::: Study text :::

In a statement, the AIIMS said that when Pushkar signed up for the job as tunnel excavation worker, he didn’t know he had ventricular septal defect — a hole in the wall separating the two ventricles, or lower chambers of the heart.

"Dr Varun Kumar, a cardiologist found during routine checkup of Pushkar that he had a hole in his heart since his birth but he didn't know this…. It was a complicated operation which became successful," the statement said.

"The specialist doctors of AIIMS conducted open heart surgery on Pushkar last week and he was released on Friday."

While the routine checkup — a consequence of the tunnel ordeal — turned out to be a blessing, Pushkar would have had to go without medical assistance had a health emergency occurred while he was trapped inside the collapsed tunnel.

::: Data provided :::

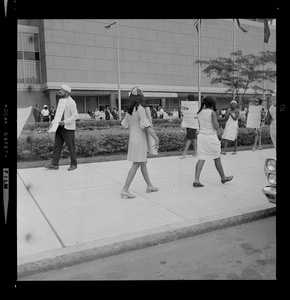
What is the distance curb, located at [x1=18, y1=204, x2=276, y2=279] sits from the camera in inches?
122

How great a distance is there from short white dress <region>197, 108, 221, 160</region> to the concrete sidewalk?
58cm

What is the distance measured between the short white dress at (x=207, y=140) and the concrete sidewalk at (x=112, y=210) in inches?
22.7

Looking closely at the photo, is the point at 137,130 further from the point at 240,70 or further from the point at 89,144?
the point at 240,70

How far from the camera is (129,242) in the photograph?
138 inches

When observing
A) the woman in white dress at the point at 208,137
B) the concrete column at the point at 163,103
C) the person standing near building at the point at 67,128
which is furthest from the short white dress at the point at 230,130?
the concrete column at the point at 163,103

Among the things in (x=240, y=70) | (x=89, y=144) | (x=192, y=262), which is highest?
(x=240, y=70)

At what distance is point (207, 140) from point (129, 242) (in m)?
2.71

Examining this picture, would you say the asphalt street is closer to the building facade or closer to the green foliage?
the green foliage

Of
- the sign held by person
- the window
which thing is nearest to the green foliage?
the sign held by person

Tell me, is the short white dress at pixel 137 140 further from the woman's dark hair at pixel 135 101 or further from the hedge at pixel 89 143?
the hedge at pixel 89 143

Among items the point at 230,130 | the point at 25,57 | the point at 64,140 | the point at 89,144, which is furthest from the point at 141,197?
the point at 230,130

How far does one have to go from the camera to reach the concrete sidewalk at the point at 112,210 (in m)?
3.41
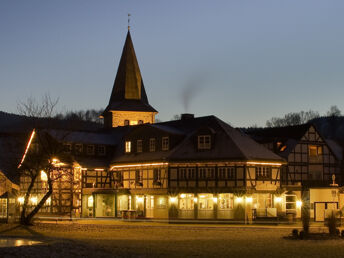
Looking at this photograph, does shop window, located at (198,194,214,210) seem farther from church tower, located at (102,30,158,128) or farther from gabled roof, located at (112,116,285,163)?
church tower, located at (102,30,158,128)

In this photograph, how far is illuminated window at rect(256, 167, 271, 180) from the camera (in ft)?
166

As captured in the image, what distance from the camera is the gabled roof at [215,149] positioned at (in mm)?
50375

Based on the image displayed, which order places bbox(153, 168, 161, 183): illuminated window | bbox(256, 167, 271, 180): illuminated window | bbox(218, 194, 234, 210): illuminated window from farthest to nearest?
1. bbox(153, 168, 161, 183): illuminated window
2. bbox(256, 167, 271, 180): illuminated window
3. bbox(218, 194, 234, 210): illuminated window

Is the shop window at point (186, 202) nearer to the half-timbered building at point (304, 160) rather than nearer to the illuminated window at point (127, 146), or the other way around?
the half-timbered building at point (304, 160)

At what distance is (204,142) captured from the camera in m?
52.0

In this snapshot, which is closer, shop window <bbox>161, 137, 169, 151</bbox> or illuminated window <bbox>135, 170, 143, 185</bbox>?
shop window <bbox>161, 137, 169, 151</bbox>

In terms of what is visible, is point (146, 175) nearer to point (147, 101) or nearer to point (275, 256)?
point (147, 101)

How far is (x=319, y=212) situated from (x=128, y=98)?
30.2 metres

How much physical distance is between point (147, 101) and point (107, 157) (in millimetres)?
16112

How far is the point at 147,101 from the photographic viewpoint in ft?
249

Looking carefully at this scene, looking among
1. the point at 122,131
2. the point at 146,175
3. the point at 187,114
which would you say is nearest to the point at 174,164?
the point at 146,175

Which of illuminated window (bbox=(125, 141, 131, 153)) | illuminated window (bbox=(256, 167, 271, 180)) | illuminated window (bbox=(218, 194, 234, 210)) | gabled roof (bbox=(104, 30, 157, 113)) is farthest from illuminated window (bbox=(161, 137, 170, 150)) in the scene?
gabled roof (bbox=(104, 30, 157, 113))

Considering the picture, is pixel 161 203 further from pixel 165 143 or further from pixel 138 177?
pixel 165 143

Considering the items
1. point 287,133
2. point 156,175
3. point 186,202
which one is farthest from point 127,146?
point 287,133
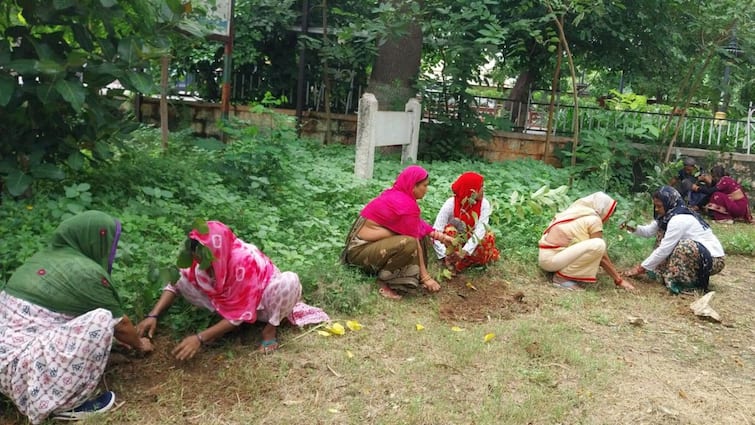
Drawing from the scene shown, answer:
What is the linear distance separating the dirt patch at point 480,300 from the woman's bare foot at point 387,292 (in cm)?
34

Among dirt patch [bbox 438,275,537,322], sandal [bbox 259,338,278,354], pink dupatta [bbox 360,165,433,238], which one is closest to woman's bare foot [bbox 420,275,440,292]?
dirt patch [bbox 438,275,537,322]

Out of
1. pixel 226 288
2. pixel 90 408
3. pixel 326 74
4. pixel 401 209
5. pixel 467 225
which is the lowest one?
pixel 90 408

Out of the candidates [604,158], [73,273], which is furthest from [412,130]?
[73,273]

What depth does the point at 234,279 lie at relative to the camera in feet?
11.8

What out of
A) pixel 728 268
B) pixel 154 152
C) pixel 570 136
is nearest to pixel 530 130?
pixel 570 136

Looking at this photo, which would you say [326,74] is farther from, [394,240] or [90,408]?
[90,408]

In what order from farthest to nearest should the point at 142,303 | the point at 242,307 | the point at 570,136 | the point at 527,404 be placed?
the point at 570,136
the point at 142,303
the point at 242,307
the point at 527,404

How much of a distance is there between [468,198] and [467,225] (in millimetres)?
239

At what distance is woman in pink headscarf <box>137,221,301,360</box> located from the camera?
3449mm

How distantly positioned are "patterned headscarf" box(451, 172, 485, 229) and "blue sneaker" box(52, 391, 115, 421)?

:::

**Aim of the task:** Carry on the report about the tunnel worker Pushkar's heart surgery, beginning right after its last sentence.

**Output for this exercise:**
The AIIMS said that "chief minister Pushkar Singh Dhami was taking updates in the case regularly" and that "he was operated under Atal Ayushman Health Scheme".

Dhami is an MLA from Champawat. Poor people get health insurance of Rs 5 lakh under the central government scheme.

"Pushkar wouldn’t have known about his disease if he were not admitted to AIIMS after being brought out of the tunnel," Dr Anshuman Darbari of the heart and lungs surgery department said.

"He was not prepared for surgery when he and the other 40 labourers were discharged from the hospital on December 1. He was admitted here again last week and the operation was done on December 28."

Pushkar didn't talk to reporters in his village. His father Ram Singh Airi said: "He is fine now and taking rest. The doctors told us he had this problem since birth, but we didn’t know about it."

Forty-one labourers were trapped in the Silkyara-Barkot tunnel on November 12 morning when a cave-in blocked the tunnel’s mouth with a 57-metre-thick barrier of debris.

A host of Indian and foreign experts and agencies, and imported auger machines, failed to dig through more than 45 metres of the debris because of metallic obstructions.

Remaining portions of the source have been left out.